What is being asked: Beginning with the line containing "Tebeos: REVISTA MICKEY" and going on through the line containing "Thumbnail 3 bed", the lines below are to be returned exactly, pictures excluded and nothing added.
*** Opening Records for this exercise ***
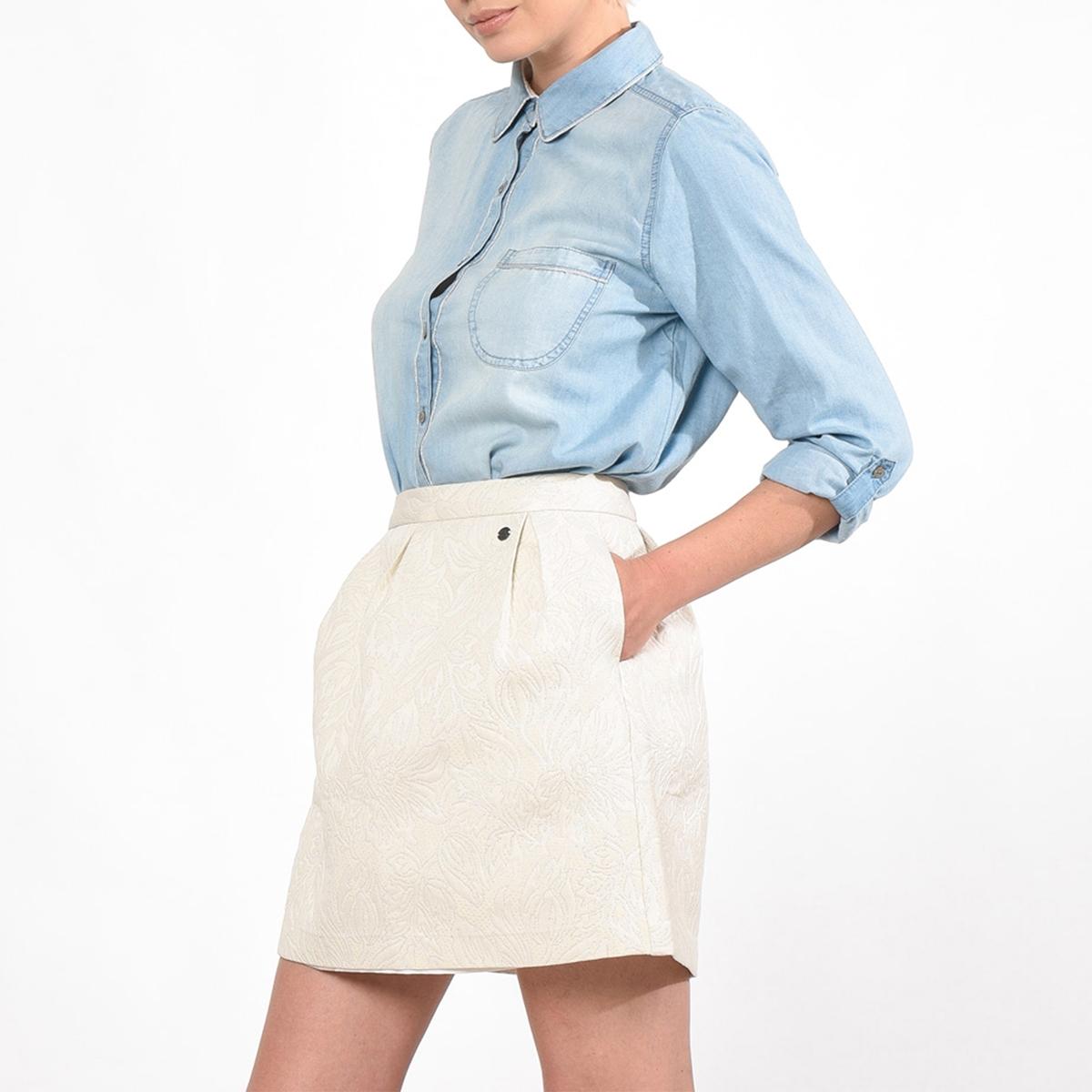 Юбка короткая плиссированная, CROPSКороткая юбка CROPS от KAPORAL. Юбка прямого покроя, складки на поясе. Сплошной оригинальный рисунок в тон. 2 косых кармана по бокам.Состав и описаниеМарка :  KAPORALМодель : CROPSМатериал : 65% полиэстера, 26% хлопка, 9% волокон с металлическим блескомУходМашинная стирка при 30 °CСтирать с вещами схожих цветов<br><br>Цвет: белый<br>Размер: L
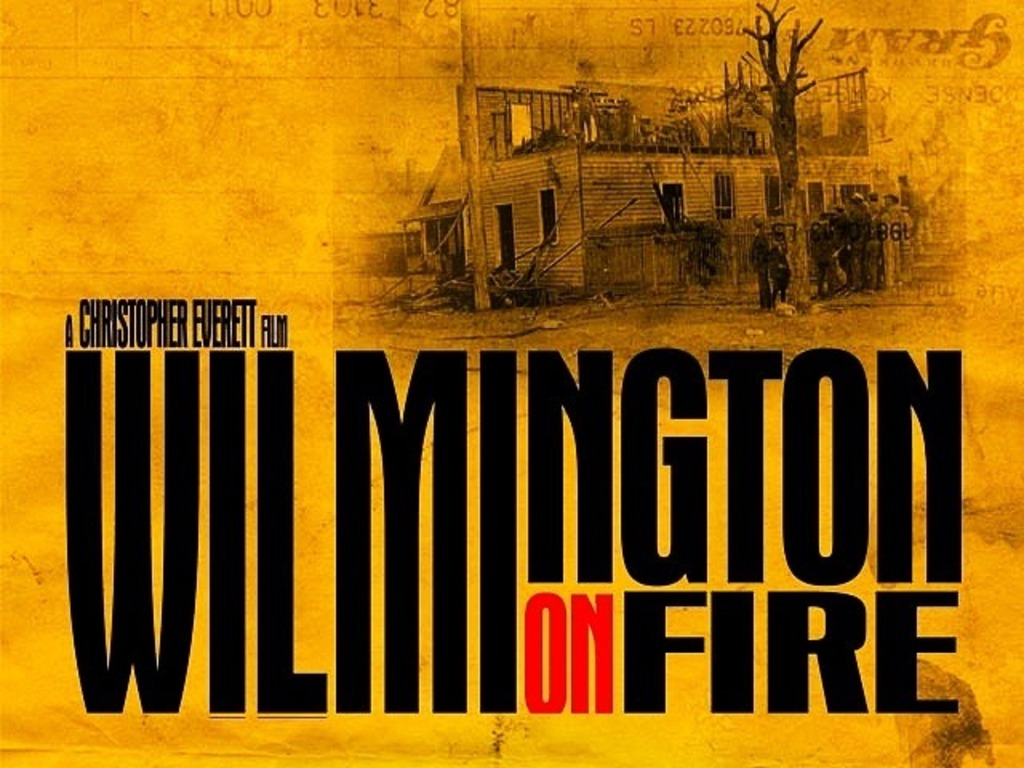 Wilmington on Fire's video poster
*** Closing Records for this exercise ***
*** Opening Records for this exercise ***
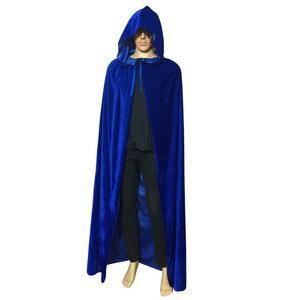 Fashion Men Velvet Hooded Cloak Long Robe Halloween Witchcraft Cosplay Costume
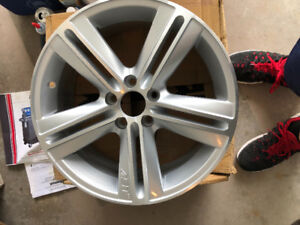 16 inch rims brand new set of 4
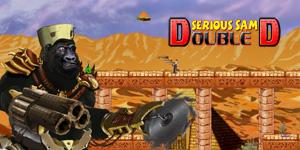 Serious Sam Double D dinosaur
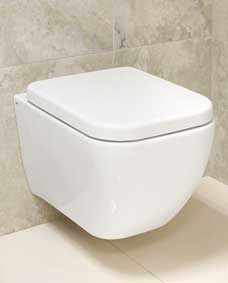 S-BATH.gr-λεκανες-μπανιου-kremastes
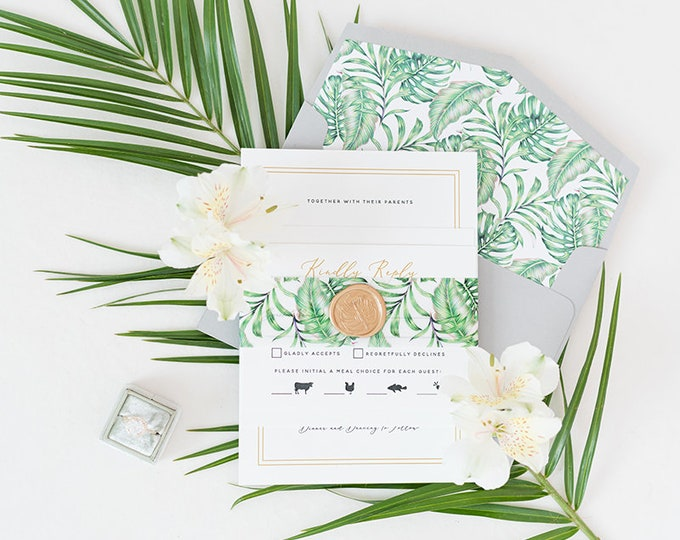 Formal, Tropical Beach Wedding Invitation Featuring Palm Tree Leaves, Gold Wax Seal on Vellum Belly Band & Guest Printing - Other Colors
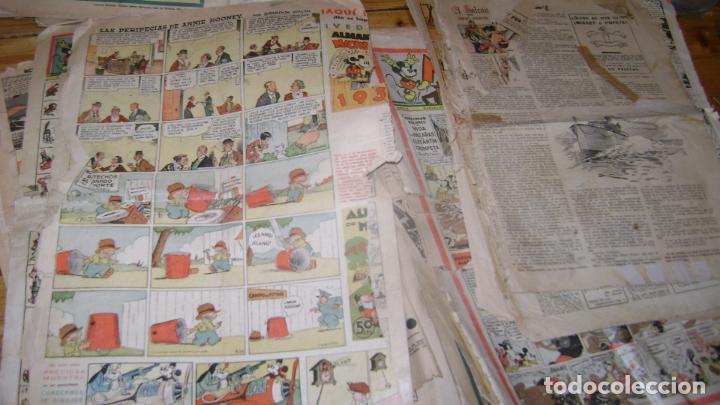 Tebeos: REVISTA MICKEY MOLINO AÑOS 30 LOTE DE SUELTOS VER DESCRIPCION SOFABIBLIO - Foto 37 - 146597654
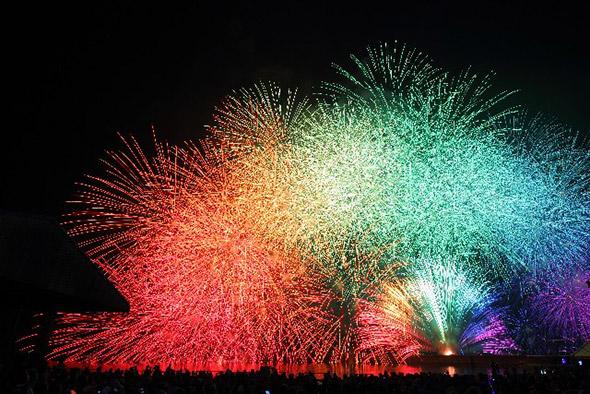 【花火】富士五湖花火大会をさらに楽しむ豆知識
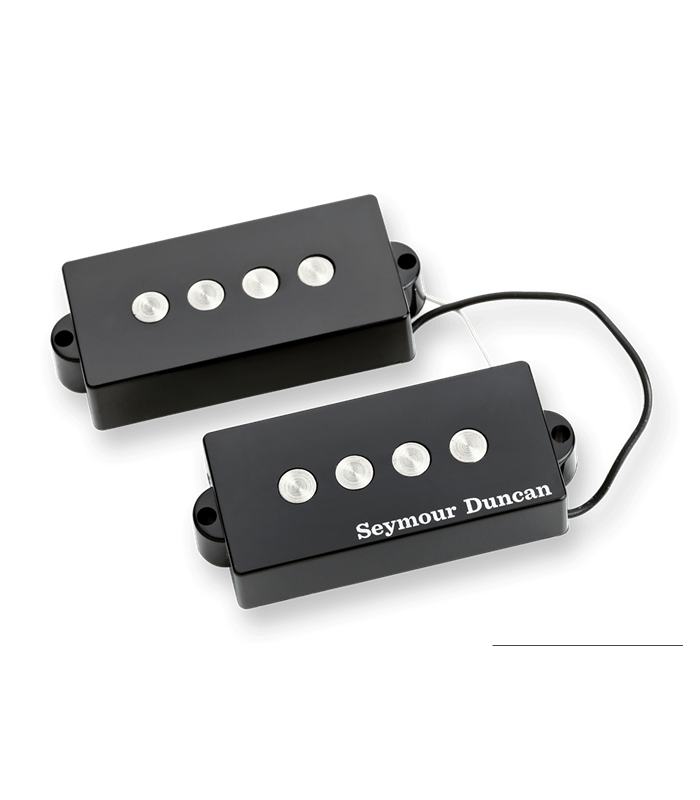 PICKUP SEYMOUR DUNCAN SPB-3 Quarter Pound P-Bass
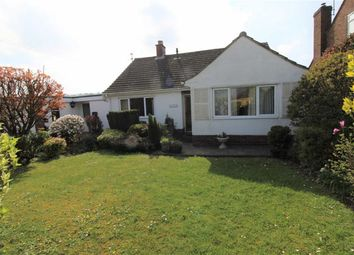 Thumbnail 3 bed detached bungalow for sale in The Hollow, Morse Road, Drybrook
*** Closing Records for this exercise ***
Response box:
 Tebeos: REVISTA MICKEY MOLINO AÑOS 30 LOTE DE SUELTOS VER DESCRIPCION SOFABIBLIO - Foto 37 - 146597654
 【花火】富士五湖花火大会をさらに楽しむ豆知識
 PICKUP SEYMOUR DUNCAN SPB-3 Quarter Pound P-Bass
 Thumbnail 3 bed detached bungalow for sale in The Hollow, Morse Road, Drybrook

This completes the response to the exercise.